Georgetown changed over the years as Black community members fled racism and unemployment for the greener pastures of Chicago, Detroit, and other Midwestern industrial centers.  But they always held a candle for their home in the mountains, as hard as it was to live there. 

Meanwhile, Georgetown underwent its own tumultuous history. Characters in the play recall a time when the state threatened to condemn every home in the town so they could build a highway bypass and dump the fill from construction. Community members formed a committee to sue the city, but their effort was derailed by a flood that washed the town away.

“They just washed their hands of Georgetown,” Melton said. When majority-white communities were assisted and rebuilt after flooding, Black communities simply were overlooked, and their destruction, said Melton, was seen as simply convenient. 

But still, they say, they’re proud they stood up — and that young people didn’t invent protesting.

A Long Year

Melton believes that despite misunderstandings, eastern Kentucky has come a long way from when he was a boy, and he was overwhelmed with the love and understanding that grew between members of the cast, even when they had uncomfortable conversations.  

Nonetheless, there’s a long way to go.
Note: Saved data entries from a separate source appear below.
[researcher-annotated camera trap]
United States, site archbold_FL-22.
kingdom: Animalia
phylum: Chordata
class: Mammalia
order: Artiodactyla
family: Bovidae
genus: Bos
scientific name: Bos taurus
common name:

The divisions in the community extend into every facet of public and private life, and not only when it comes to racism. As the play depicts, COVID-19 tore the community apart, with some people losing family members even as others preached that the pandemic was a pernicious fiction.

Some people rejoiced at the end of the Trump administration, while others stormed the Capitol. Some worked long hours in healthcare to save dying COVID-19 patients, or risked their health in service industry work, while others were able to work remotely and enjoy the springtime.  

The play ends not on a note of reconciliation, but on a note of yearning. “There has to be a shift,” the cast says, over and over again; whatever may come, they seem to imply, we can’t take more of the same.  

That’s why, collectively, the ensemble decided on the play’s name, “Shift Change.” That’s what the cast agreed on: a relentless hunger for something better, to come into relationship and understanding with one another, even if they’re not there quite yet.

“Shift Change” played over the course of late April and early May. The play will be released on video by Higher Ground later this summer.